Direction 1 – Reproduce the passage on Hugo Chávez's reforms from "The U.S. response" up to and including "rewriting the Constitution.", word for word.

Selected passage –
BEGIN

The continued ability of president Hugo Chávez to carry out significant reforms in the face of U.S. hostility and an aggressive U.S.-supported domestic opposition has important implications for progressive Latin American struggles. Chávez’s success places in doubt the view that in today’s world of global capitalism it is no longer possible for Latin American and Caribbean countries to effectively resist the “free-market” neoliberal order.
The ongoing market-based conditionality of all economic assistance (including debt forgiveness) from the United States and U.S.-dominated international financial institutions may reinforce the view that “there is no alternative” to free-market policies, as Margaret Thatcher famously quipped. But the Chávez experience goes against Thatcher’s dictum, and it raises the interesting question of whether the Venezuelan road is applicable to other countries in Latin America and the Caribbean. The rise to power in recent years of center-left governments in Argentina, Brazil and Uruguay puts this question into sharp relief.
From the outset, Chávez’s key aim has been to achieve—and hold on to—state power in order to propel radical change. To that end, he has built the nation’s largest political party, the Fifth Republic Movement (MVR), which has governed since 1998 in alliance with smaller leftist parties. Before coming to power, he criticized Francisco Arias Cárdenas, his second-in-command in the abortive military coup he led in 1992, for running for a state governor’s office in 1995 rather than concentrating on achieving national power. In response to the local path chosen by Arias, Chávez stated, “The conquest of power through a mayoralty or a governorship to have a platform to make further advances is a lie that will always drown you in a swamp.”1
The radical thrust of Chávez’s actions since his initial electoral triumph in 1998 goes beyond style and discourse. Indeed, many of his reforms and actions have undermined the economic interests of powerful Venezuelan and transnational groups. The MVR government, for example, has put a halt to schemes that were set in motion by Chávez’s neoliberal predecessors in favor of the privatization of social security, the aluminum industry and the all-important oil industry. Government allocations favor the poor, significantly increasing the percentages of the national budget assigned to education, health, employment and credit for small-scale businesses. Furthermore, Venezuela’s activist role in OPEC during Chávez’s first years in office, more than any other member nation, helped restore oil prices to their 1970s levels. Finally, since early this year, a Chávez-appointed “Intervention Commission” has been reviewing the legality of agricultural land deeds, thus threatening large landowners with loss of property.
The U.S. response to Chávez following his election in 1998 was guided by the then-conventional wisdom regarding the inevitability of his eventual coming around to neoliberal policies. U.S. Ambassador John Maisto supported a soft-line approach and successfully argued within the State Department that Chávez should be judged by his actions, implying that nothing would come of his radical rhetoric.2 At the time, Maisto’s thesis seemed plausible. Indeed, during the presidential campaign, Chávez had toned down his position in favor of a moratorium on foreign debt payments and instead concentrated on the proposal for a constituent assembly that would bring about internal political changes by rewriting the Constitution.

END

Data rows –
BEGIN

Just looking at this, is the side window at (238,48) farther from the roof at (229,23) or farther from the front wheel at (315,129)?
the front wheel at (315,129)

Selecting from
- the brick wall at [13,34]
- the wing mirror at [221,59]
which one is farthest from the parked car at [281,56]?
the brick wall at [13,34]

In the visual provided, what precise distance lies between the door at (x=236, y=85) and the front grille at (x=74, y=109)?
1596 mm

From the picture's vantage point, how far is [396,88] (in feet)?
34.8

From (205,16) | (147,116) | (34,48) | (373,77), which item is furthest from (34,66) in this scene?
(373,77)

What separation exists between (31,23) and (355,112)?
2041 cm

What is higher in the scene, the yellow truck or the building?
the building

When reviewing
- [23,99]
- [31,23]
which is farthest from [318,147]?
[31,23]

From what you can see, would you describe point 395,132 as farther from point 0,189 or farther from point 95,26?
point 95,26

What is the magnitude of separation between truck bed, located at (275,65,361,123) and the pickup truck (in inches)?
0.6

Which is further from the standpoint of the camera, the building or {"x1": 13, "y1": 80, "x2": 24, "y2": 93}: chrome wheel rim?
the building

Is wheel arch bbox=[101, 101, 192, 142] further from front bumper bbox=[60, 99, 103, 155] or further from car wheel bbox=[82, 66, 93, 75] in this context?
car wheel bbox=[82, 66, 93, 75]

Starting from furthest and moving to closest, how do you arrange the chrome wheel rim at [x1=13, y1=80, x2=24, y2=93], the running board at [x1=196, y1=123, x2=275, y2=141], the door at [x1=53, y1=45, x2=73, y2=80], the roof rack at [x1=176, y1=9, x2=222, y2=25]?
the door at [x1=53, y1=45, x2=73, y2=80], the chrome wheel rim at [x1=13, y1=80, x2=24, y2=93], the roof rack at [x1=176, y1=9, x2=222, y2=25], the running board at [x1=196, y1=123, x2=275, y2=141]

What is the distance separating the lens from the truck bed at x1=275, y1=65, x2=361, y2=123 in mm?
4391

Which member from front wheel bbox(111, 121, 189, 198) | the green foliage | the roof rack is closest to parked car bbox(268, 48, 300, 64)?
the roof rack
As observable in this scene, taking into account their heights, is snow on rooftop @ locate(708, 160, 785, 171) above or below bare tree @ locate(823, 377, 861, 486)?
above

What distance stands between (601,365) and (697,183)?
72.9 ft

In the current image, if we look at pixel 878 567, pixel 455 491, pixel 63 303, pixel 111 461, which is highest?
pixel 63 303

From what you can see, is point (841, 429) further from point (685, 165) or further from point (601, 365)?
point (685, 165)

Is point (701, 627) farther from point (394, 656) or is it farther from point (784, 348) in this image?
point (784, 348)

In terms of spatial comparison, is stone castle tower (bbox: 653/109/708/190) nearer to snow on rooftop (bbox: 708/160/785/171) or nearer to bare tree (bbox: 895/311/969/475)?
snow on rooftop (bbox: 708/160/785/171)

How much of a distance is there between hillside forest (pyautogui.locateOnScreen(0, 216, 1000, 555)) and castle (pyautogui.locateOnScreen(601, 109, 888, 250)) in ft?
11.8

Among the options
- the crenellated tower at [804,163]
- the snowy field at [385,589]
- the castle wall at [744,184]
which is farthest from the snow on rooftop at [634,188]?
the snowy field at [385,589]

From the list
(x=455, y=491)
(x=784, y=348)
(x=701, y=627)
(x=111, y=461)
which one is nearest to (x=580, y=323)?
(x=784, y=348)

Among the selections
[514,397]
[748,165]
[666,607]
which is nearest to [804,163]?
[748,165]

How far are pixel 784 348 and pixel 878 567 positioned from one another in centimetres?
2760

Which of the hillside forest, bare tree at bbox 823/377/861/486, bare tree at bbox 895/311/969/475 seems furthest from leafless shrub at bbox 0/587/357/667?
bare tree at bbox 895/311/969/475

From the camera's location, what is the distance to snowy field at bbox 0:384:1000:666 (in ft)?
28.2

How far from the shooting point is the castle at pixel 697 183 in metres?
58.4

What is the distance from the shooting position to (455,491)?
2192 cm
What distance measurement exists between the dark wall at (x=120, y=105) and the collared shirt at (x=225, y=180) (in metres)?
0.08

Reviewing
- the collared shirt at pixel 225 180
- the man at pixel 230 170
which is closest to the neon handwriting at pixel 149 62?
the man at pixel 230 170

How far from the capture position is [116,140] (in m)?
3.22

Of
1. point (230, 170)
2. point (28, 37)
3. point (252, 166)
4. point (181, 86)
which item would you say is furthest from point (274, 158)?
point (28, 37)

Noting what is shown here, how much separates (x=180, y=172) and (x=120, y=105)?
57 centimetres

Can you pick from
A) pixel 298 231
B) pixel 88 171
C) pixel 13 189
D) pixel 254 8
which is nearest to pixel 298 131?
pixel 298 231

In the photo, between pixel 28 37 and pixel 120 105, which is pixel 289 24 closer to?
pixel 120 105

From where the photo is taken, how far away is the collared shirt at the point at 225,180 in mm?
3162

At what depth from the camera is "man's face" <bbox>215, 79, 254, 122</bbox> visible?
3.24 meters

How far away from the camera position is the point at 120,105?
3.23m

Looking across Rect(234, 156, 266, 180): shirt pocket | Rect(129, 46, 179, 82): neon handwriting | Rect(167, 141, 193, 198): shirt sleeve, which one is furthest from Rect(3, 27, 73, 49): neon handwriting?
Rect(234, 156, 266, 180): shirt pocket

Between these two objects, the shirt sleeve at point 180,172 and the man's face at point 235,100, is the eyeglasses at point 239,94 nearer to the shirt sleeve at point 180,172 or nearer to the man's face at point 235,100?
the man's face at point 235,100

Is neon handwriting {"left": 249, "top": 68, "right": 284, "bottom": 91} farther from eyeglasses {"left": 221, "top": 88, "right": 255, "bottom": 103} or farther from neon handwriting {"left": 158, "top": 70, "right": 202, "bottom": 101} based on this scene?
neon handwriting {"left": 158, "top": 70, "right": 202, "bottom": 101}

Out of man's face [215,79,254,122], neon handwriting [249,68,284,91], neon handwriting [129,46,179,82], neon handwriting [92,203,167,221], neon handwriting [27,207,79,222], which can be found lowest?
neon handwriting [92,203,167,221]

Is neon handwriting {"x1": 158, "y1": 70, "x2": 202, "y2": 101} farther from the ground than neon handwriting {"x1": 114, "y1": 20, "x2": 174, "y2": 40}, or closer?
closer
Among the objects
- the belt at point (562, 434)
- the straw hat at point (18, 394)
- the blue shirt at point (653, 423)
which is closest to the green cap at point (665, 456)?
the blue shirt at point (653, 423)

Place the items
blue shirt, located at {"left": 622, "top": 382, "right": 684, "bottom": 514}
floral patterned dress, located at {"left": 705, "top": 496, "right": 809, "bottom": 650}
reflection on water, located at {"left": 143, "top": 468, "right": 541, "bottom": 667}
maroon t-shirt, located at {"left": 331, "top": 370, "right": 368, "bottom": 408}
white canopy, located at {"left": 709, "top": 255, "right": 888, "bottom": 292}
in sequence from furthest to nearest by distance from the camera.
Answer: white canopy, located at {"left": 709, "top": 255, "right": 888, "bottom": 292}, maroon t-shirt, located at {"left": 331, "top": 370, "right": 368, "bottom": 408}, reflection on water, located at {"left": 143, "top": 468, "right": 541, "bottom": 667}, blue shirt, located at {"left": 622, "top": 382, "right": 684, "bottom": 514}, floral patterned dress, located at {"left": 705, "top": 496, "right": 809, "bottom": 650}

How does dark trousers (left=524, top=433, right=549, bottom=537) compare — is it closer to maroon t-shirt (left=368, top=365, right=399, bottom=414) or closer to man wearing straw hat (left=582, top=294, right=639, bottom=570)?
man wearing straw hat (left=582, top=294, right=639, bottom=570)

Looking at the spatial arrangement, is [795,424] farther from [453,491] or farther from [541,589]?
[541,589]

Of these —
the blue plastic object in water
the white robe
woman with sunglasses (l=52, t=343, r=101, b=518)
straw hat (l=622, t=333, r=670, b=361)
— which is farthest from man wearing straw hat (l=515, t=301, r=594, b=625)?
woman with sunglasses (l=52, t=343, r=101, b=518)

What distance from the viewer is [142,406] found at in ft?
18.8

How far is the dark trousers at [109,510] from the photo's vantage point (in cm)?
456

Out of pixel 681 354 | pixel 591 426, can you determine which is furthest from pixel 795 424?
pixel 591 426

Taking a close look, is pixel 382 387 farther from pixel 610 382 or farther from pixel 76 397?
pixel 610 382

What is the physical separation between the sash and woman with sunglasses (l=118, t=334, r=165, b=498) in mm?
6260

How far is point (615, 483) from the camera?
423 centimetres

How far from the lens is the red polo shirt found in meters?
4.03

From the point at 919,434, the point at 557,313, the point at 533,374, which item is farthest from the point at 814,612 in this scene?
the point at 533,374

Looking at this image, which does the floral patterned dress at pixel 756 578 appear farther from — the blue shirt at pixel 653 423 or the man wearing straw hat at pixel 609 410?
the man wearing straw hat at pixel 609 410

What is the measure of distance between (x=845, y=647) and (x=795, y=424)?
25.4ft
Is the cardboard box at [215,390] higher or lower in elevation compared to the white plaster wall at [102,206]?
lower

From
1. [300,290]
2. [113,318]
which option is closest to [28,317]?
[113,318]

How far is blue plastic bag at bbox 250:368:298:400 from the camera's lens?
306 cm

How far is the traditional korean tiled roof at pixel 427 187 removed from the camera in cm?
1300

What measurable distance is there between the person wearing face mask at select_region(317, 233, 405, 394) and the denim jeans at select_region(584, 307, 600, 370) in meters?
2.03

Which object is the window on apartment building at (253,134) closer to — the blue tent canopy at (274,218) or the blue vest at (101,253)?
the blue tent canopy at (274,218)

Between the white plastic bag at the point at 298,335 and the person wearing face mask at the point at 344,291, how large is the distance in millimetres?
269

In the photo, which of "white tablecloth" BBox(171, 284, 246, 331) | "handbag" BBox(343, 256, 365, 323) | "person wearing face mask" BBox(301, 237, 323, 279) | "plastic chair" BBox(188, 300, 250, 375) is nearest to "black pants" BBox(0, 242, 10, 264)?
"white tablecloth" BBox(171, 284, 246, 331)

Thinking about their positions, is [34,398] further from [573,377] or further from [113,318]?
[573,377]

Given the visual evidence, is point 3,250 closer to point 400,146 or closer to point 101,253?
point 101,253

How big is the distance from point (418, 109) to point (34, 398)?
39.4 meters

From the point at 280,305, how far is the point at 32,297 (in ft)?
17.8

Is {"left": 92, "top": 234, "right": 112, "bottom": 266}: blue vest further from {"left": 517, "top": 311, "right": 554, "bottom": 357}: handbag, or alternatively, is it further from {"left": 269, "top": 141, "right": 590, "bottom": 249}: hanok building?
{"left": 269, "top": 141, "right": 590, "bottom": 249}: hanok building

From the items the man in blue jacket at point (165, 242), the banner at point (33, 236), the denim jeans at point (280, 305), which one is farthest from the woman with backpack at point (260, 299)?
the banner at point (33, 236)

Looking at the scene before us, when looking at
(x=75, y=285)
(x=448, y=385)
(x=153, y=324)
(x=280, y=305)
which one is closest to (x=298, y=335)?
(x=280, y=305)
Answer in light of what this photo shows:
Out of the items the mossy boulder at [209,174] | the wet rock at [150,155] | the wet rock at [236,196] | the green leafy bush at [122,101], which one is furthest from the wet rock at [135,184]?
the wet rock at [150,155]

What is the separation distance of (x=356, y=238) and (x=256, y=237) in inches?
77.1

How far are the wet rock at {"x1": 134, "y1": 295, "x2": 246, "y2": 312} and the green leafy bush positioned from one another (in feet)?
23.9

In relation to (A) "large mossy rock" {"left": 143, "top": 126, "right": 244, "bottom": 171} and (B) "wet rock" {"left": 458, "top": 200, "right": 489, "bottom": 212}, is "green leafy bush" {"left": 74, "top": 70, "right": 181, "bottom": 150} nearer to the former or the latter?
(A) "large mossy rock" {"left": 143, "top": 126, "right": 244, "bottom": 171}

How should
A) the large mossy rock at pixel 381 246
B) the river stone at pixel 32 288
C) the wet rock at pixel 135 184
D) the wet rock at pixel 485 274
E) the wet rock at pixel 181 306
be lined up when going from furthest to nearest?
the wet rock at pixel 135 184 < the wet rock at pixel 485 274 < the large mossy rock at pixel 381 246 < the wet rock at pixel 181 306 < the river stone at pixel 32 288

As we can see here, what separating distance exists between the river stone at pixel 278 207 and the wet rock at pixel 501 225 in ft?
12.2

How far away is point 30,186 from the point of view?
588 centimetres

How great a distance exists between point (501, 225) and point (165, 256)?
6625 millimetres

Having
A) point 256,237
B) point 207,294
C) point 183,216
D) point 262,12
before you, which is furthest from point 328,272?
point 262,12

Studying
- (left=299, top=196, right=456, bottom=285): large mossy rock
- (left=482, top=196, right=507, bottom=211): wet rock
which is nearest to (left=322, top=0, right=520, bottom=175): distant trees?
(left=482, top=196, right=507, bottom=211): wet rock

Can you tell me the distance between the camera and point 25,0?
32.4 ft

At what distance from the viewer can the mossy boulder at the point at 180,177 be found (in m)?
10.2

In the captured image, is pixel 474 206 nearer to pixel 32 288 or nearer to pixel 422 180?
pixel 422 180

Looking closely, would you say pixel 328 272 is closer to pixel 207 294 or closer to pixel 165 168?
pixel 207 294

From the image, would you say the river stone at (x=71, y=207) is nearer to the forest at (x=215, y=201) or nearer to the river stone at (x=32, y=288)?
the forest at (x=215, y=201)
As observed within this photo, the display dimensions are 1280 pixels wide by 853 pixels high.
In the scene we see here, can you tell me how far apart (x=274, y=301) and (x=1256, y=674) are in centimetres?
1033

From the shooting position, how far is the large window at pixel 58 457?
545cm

END

Direction 2 – Select every line of the records that contains the word "floral" and copy each one unchanged.

Full answer 1 –
The U.S. response to Chávez following his election in 1998 was guided by the then-conventional wisdom regarding the inevitability of his eventual coming around to neoliberal policies. U.S. Ambassador John Maisto supported a soft-line approach and successfully argued within the State Department that Chávez should be judged by his actions, implying that nothing would come of his radical rhetoric.2 At the time, Maisto’s thesis seemed plausible. Indeed, during the presidential campaign, Chávez had toned down his position in favor of a moratorium on foreign debt payments and instead concentrated on the proposal for a constituent assembly that would bring about internal political changes by rewriting the Constitution.

Full answer 2 –
floral patterned dress, located at {"left": 705, "top": 496, "right": 809, "bottom": 650}
Answer: white canopy, located at {"left": 709, "top": 255, "right": 888, "bottom": 292}, maroon t-shirt, located at {"left": 331, "top": 370, "right": 368, "bottom": 408}, reflection on water, located at {"left": 143, "top": 468, "right": 541, "bottom": 667}, blue shirt, located at {"left": 622, "top": 382, "right": 684, "bottom": 514}, floral patterned dress, located at {"left": 705, "top": 496, "right": 809, "bottom": 650}
Looking at this image, which does the floral patterned dress at pixel 756 578 appear farther from — the blue shirt at pixel 653 423 or the man wearing straw hat at pixel 609 410?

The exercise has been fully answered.